Program ini diperbolehkan oleh Undang-Undang Nomor 12 Tahun 2012 tentang Pendidikan. Darmaningtyas mengaku, dirinya sejak awal mendorong penghapusan pasal tentang PMB jalur mandiri di UU Pendidikan. Namun hingga kini aturan itu masih dipertahankan. “Selama PMB melalui jalur mandiri itu masih dipertahankan, maka selama itu pula celah untuk melakukan korupsi di dunia pendidikan tinggi terutama saat PMB amat besar,” ujarnya.
Runtuhnya Kredibilitas
Runtuhnya kredibilitas Menurut Darmaningtyas, ditetapkannya jajaran Rektorat Unila sebagai tersangka suap merupakan peristiwa yang amat memalukan. Ini sekaligus meruntuhkan kredibilitas universitas sebagai penjaga kebenaran. Selama ini, ketika perpolitikan nasional dipenuhi dinamika dan gejolak, banyak pihak menengok ke kampus karena dianggap sebagai imun dari tindak korupsi dan manipulasi. Namun, peristiwa penangkapan sejumlah pejabat rektorat di Unila memperlihatkan bahwa kampus bukan lagi lembaga yang kebal dari tindakan korup. “Tidak jauh berbeda dengan lembaga politik yang korup, hanya tampilannya saja yang agak lebih halus karena dibungkus dengan jargon akademik,” kata dia.

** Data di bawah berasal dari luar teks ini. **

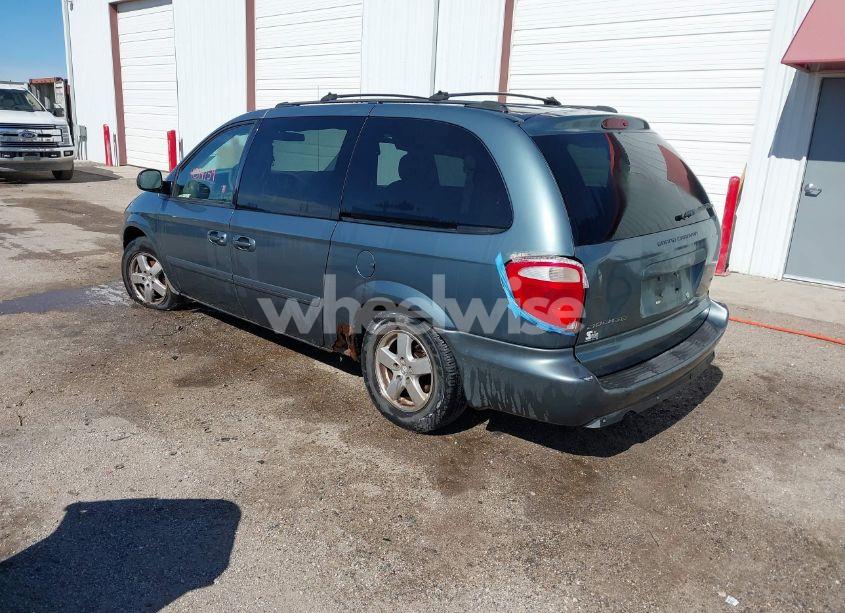 Photo 3 of 2005 Dodge Grand CARAVAN SXT (VIN 2D8GP44L35R465649)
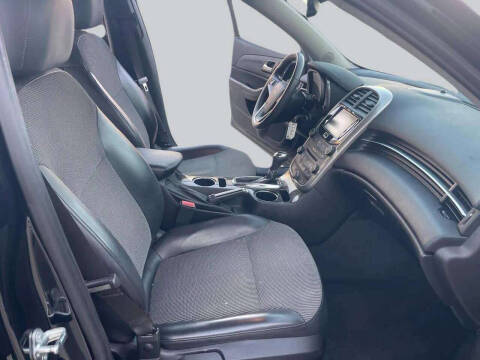 2015 Chevrolet Malibu LT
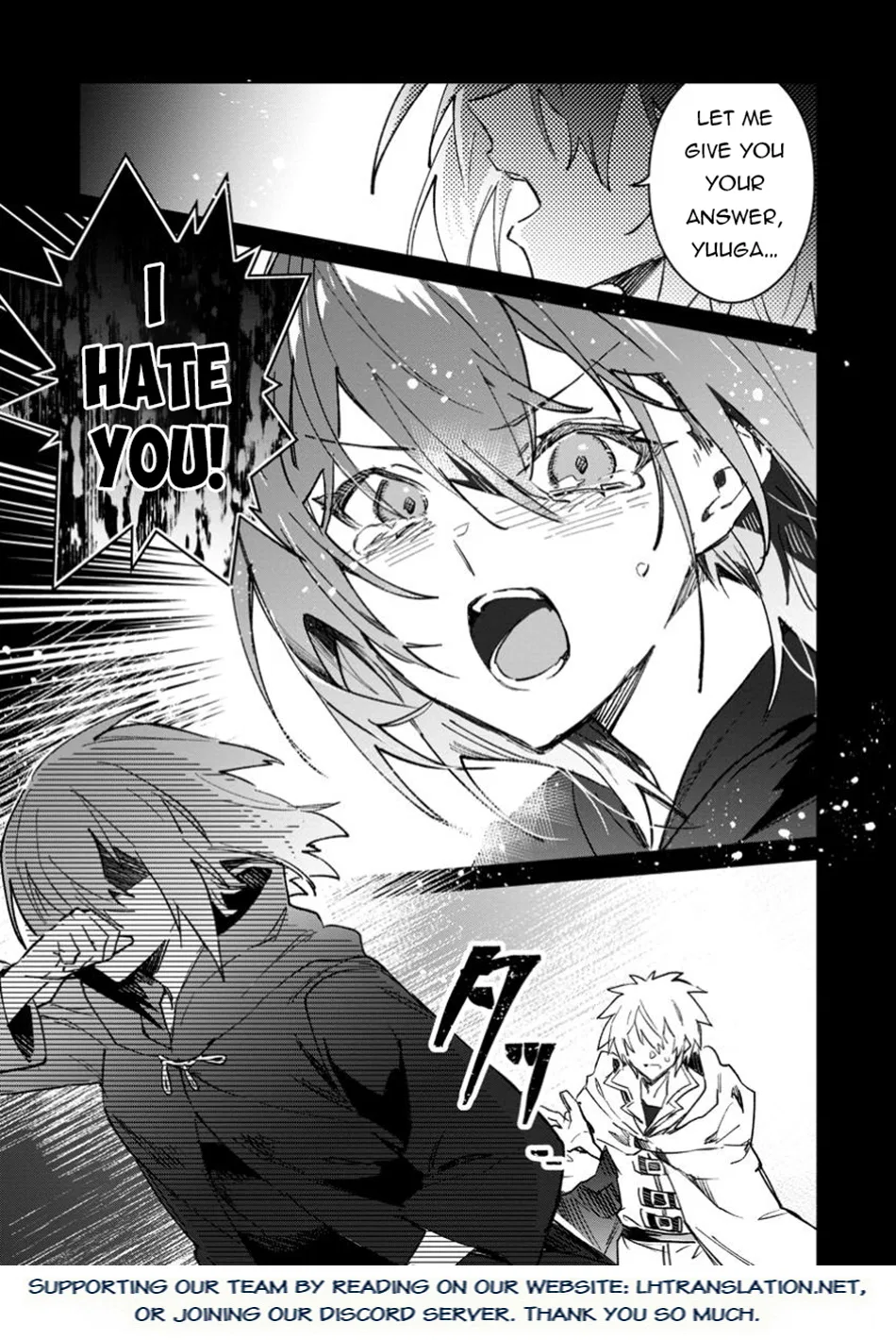 Anime – There was a Cute Girl in the Hero’s Party, so I Tried Confessing to Her Chapter 55.2 – Page 16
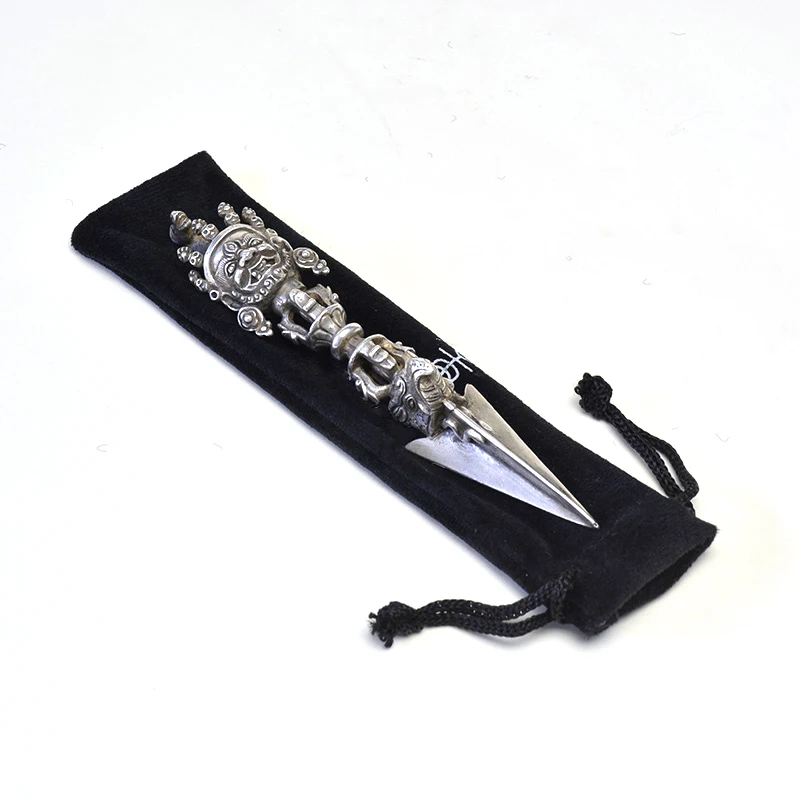 copper vajry pestle ornament (9)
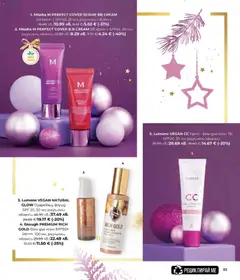 Преглед на Lilly drogerie брошура - Коледно Специално Издание - Офертите са валидни от 01.12.2025 | Страница: 85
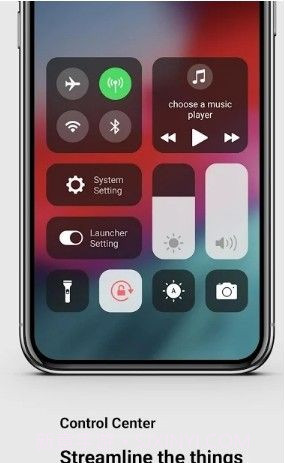 安卓高仿苹果ios主题截图2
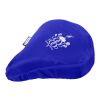 Housse pour selle de vélo Jesse en PET recyclé Standard | Bleu royal | sans marquage | non disponible | non disponible | non disponible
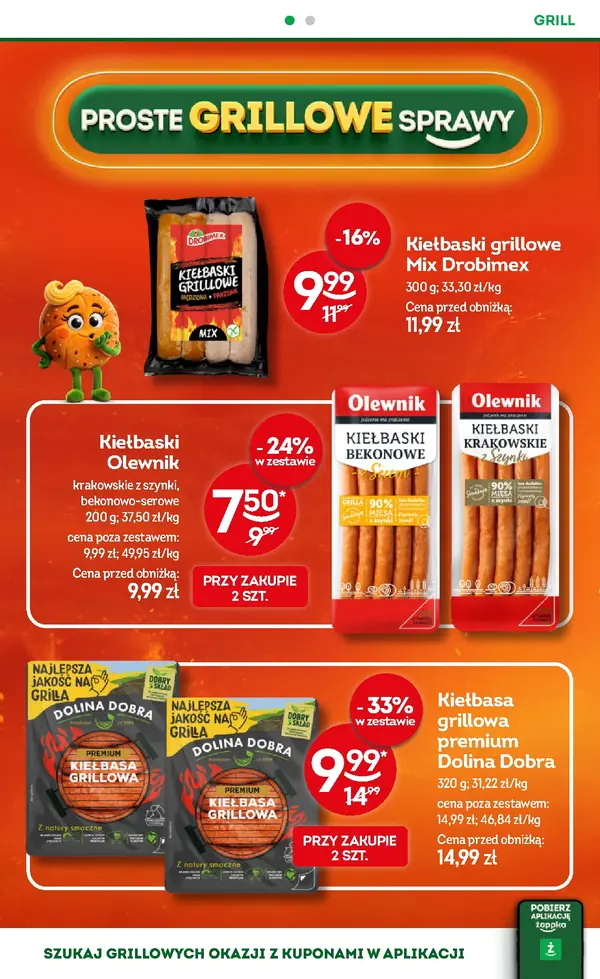 Strona 16 gazetki Żabka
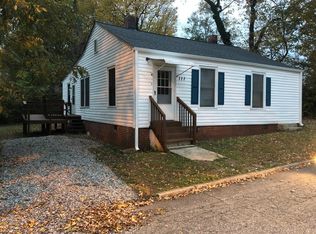 111 E 3rd St, Lexington, NC 27292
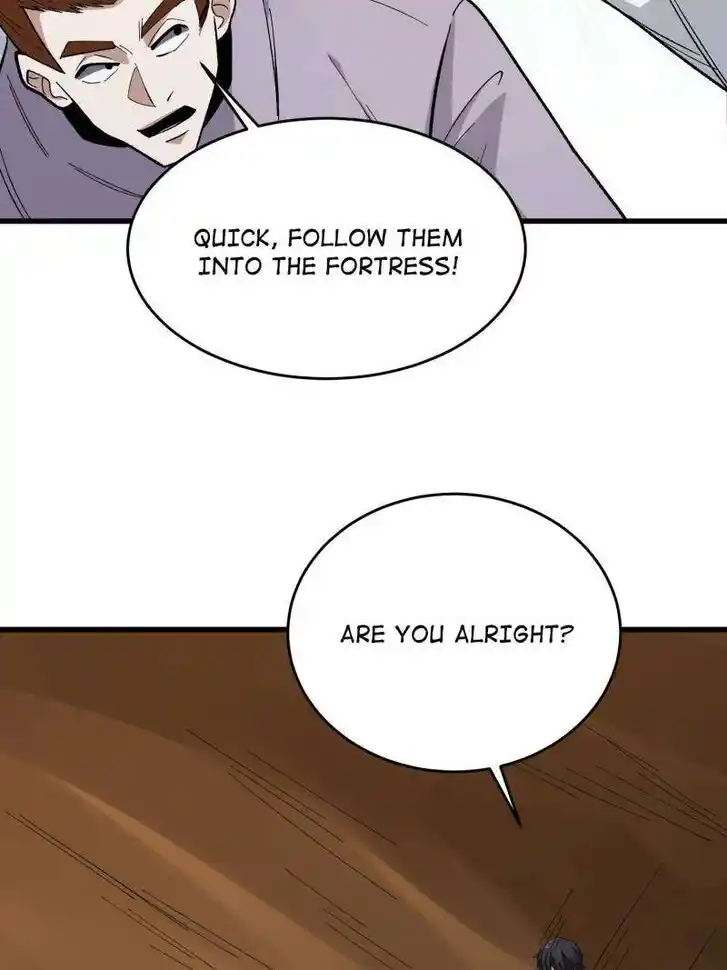 I'm Really Not the Villain Ch.285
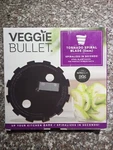 Nib Veggie Tornado Spiral Blade 5MM Food Processor Blender Nutribullet. Fixed Price $22.99.
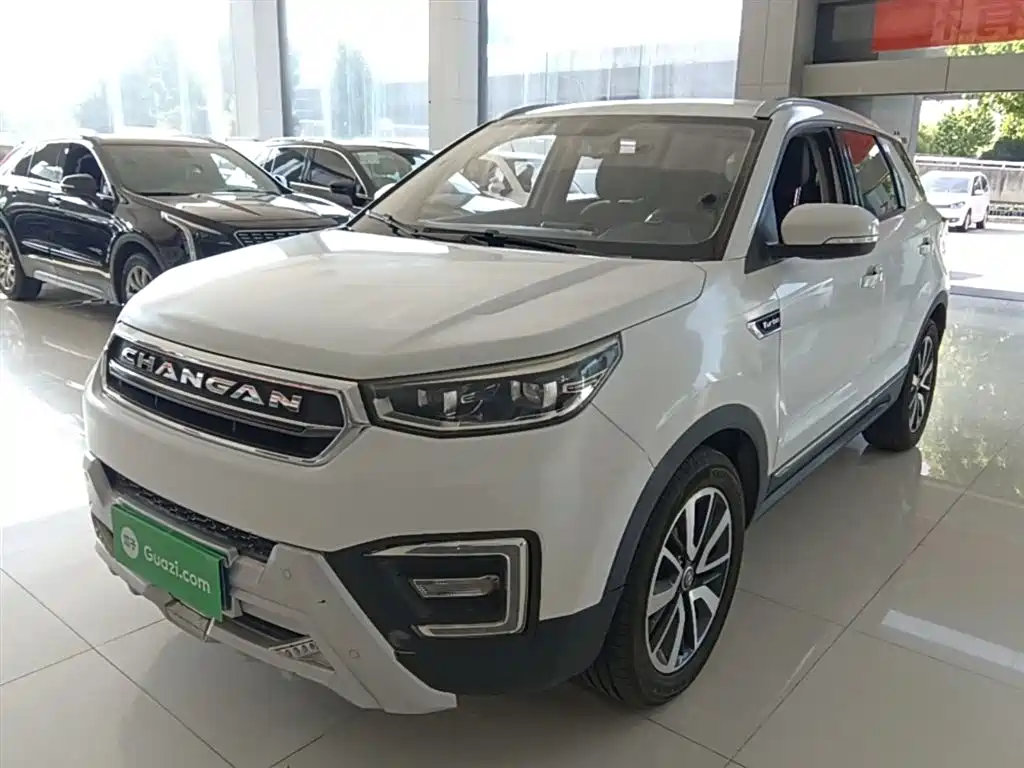 Changan CS55 2018 — фото 1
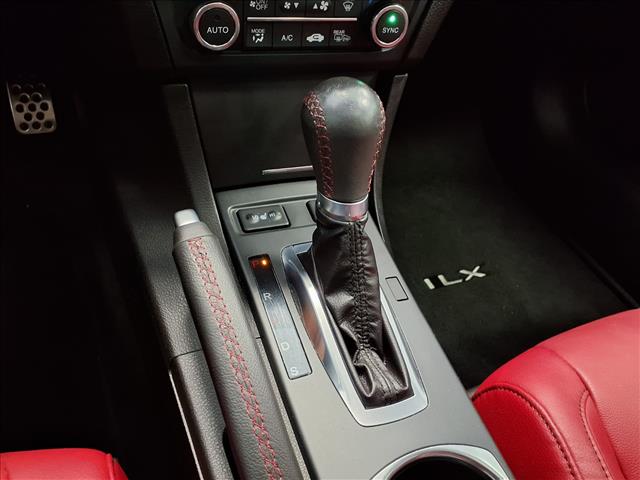 2022 Acura ILX Premium and A-SPEC Packages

Darmaningtyas menyebut, korupsi di perguruan tinggi tidak hanya berdampak pada keluarga koruptor saja, tapi juga kredibilitas institusi itu sendiri. Dia mengatakan, korupsi di kampus otomatis meruntuhkan kredibilitas universitas sebagai penjaga kebenaran. “Kalau universitas yang seharusnya menjaga kebenaran tapi justru terlihat tindak korupsi, lalu ke mana lagi masyarakat harus berpaling untuk mencari kebenaran?” tuturnya.